Часть 2: Явление пламени.               

    Винс, надо сказать, изрядно смутил меня своей последней фразой. Какой я, нафиг, спаситель, и уж, тем более, рассказчик? Ну да ладно, если надо, я расскажу. Дело было так.
    После своей коронации Киннэр стал у нас частым гостем, что почти всегда случается с теми, кому в своём мире выпить не с кем. Компанию ему составляли, как правило, я, Винс, Ворон, Лесник и ещё плюс-минус кто-нибудь. Вот и в тот день так было: мы сидели у Марки, пили симпэйн, и вроде, всё было нормально, пока Винс, уже который день пребывающий в запойно - невменяемом состоянии, не начал приставать к Киннэру со своими вечными «зачем» да «почему».
     «Зачем тебе твой мир?» - «Как зачем? Это же мой родной мир!» - «Ты можешь выбрать любой другой!» - «Не могу». - «Хочешь, я тебе материальность поменяю? Тогда точно сможешь». - «Не хочу!» - «Почему?» - «У меня свой мир есть». - «Но он же херовый!» - «Да». - «Так зачем он тебе?» - и так далее, по кругу, до бесконечности, тупой пьяный разговор. Никто на это особого внимания не обращал; не в первый раз и не в последний, подумаешь, Винса опять заклинило! До мордобоя-то всё равно не дойдёт, вряд ли Киннэр, прекрасно осознающий свою физическую силу, полезет драться с Винсом, который ему и сдачи-то дать не сумеет. А представить себе, что «непричиняющий» Винс сам первый кого-то ударит, вообще никто не мог.
     Впрочем, то, что Винс в отчаянии может покалечить сам себя, я непростительно упустил из виду, поэтому не успел достаточно быстро среагировать, когда он внезапно схватил со стола полупустую бутылку и с размаху ударил себя по голове.
     Удар оказался такой силы, что бутылка разлетелась вдребезги; я, естественно, тут же вскочил, схватил Винса в охапку и заорал: «Верёвка есть у кого?!!» - и кто-то, самый расторопный, кинул мне моток крепкого капронового шнура. Тогда я завернул нашему «бессмертному самоубийце» руки за спину, и по-быстрому связал их: ну, а что ещё было делать с этим психопатом?

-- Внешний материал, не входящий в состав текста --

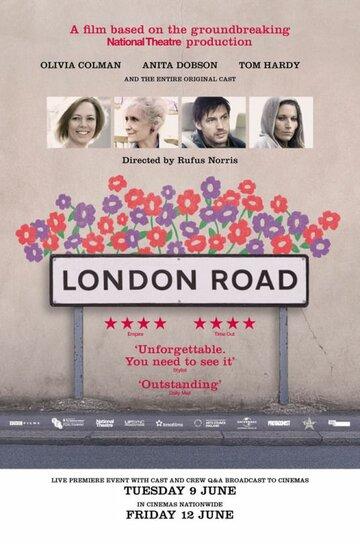 Лондонская дорога смотреть онлайн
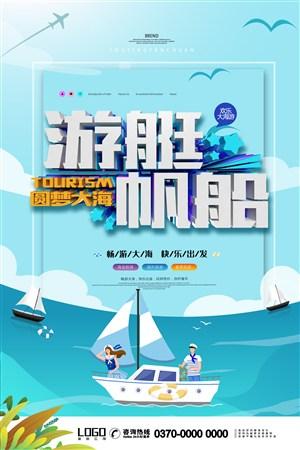 现代简约大海帆船游艇大气手绘插画旅游海报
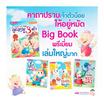 ชุด Big Book นิทานเล่มใหญ่ (4 เล่ม)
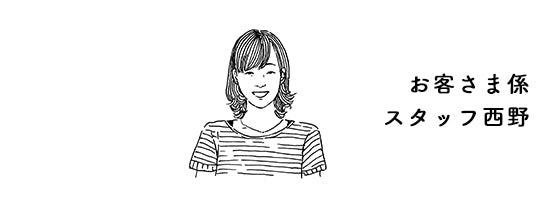 1603_profile_nishino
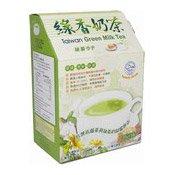 Taiwan Green Milk Tea (綠香奶茶)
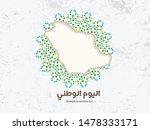 national day written in arabic... | Shutterstock .eps vector #1478333171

     Потом я силой усадил его на лавку, и оставшимся концом верёвки к той же лавке и примотал. Винс ещё какое-то время подёргался, поругался, потребовал ещё выпить, я поднёс ему стакан, он сделал пару глотков и затих. Башку ему мы просто замотали полотенцем, потому что рана, невзирая на силу удара, чудесным образом оказалась несерьёзной, просто царапина - и я даже не догадался Винса в подсобку утащить, так и оставил его сидеть рядом с нами привязанным, пока мы симпэйн допивали. Сейчас-то я понимаю, что был неправ - но тогда мне это, увы, в голову не пришло, и, может быть, я сам был виноват в том, что случилось дальше.

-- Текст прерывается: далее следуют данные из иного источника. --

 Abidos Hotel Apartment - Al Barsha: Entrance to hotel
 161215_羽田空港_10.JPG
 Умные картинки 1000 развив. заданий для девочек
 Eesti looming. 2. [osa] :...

    Впрочем, что там, на самом деле, случилось, никто толком не понял. Просто в какой-то момент за спиной у Винса внезапно полыхнуло нереальным огнём - слава богам, хоть близко никто не сидел! - а сам Винс, освободившись, резко вскочил, рванулся вперёд, запнулся об лавку, ударился с размаху об пол и потерял сознание. В следующий миг я уже был возле него, и с изумлением рассматривал его запястья, окольцованные страшными, глубокими ожогами в тех местах, которые до этого стягивала верёвка. Не менее удивительное зрелище представляла собой лавка, аккуратно пережжённая пополам.
    А потом на шум прибежали Марка с Иштар, наорали на меня (вполне заслуженно, чёрт возьми!), я отнёс бесчувственного Винса в подсобку и вызвал межмирного проводника Латиса, чтобы отправить нашего Хозяина Треугольника в Малинтериум для последующей реанимации. У молнитцев это всегда получалось лучше, чем у кого бы то ни было.

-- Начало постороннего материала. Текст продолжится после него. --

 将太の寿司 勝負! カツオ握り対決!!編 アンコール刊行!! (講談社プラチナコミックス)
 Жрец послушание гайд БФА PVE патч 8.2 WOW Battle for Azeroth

    И никто тогда даже не подозревал, что эти ожоги, вместо того, чтобы спокойно зажить, превратятся в опаснейшее энергетическое оружие.               


Часть 3: Фанатики.   

    Они появились в Треугольнике тихо и незаметно, я даже не знаю точно, когда. Ходили, проповедовали свою религию, хотели обратить в неё наших людей, но те только посмеивались: «Представляете, тут какие-то невнятные люди говорят, что у нас в Аду будет Рай, если мы уверуем! А если не уверуем – ещё один Ад, что поделаешь!». Действительно, думал я, глупейшее занятие – вести душеспасительные беседы с теми, кто уже давно умер.
    Однако некоторые чужаки радостно заглотили простенькую религиозную наживку, и в основном это были, конечно, те, кому в Треугольнике было одиноко и страшно: слуги энергетов всех мастей, наёмные солдаты – то есть люди подневольные, в одночасье выдернутые из привычной среды и не имеющие, так сказать, почвы под ногами. Умело направляемые ловкими «миссионерами», они собирались толпой в каком-то ангаре и истово молились, отдавая свою личную энергию, самую большую здесь ценность, своему внезапно обретённому «богу» - а я так думаю, что просто передатчику какого-то мира.
     Конечно, эти сборища были тайными, потому что, если бы хозяева прознали о том, чем их слуги в свободное время занимаются, новой секте быстро пришёл бы конец; вряд ли энергеты стали бы терпеть столь откровенный грабёж. А таинство, естественно, только подстёгивало религиозный пыл фанатиков и убеждало их в правильности выбранного пути – ведь в каждом, даже самом покорном человечке, живёт тщательно скрываемое желание бунта. Поэтому я, размышляя порой о том, что надо бы, по идее, поставить в известность хотя бы знакомых мне энергетов, всегда жалел глупых сектантов и молчал.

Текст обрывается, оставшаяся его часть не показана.